▶ Goal: Copy the lines of the records below verbatim, starting at the line that contains "What is the overall" and ending at the end of the records, both ends included, and leave the pictures out of your answer.

Questions about scene geometry:
__________________________________________________

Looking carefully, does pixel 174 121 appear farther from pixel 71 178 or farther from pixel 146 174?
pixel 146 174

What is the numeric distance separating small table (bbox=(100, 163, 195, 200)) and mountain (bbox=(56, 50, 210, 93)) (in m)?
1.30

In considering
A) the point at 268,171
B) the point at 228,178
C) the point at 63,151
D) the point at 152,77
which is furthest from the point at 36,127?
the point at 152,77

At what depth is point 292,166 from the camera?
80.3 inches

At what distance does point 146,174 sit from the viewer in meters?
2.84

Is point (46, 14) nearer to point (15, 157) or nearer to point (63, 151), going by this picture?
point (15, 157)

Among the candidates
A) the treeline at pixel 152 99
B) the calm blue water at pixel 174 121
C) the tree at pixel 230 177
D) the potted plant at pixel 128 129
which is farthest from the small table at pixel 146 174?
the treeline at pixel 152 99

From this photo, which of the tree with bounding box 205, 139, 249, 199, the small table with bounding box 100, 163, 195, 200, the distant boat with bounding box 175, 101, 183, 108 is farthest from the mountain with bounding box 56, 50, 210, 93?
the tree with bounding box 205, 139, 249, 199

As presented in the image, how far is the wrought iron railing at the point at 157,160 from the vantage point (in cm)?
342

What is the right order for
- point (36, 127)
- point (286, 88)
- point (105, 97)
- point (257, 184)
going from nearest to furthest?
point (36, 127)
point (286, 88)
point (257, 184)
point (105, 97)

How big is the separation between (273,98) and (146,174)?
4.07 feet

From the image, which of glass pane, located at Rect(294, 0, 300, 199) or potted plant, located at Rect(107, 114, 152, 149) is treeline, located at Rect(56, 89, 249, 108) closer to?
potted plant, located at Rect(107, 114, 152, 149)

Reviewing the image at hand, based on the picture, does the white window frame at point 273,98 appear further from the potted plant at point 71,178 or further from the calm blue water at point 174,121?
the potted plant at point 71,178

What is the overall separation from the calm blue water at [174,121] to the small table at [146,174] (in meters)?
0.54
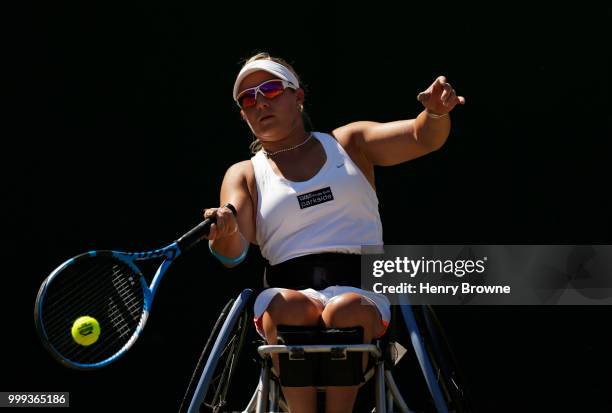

__________________________________________________

▶ Correct output:
What is the overall separation from the calm blue water at [174,121] to the small table at [146,174] (in meters)?
0.54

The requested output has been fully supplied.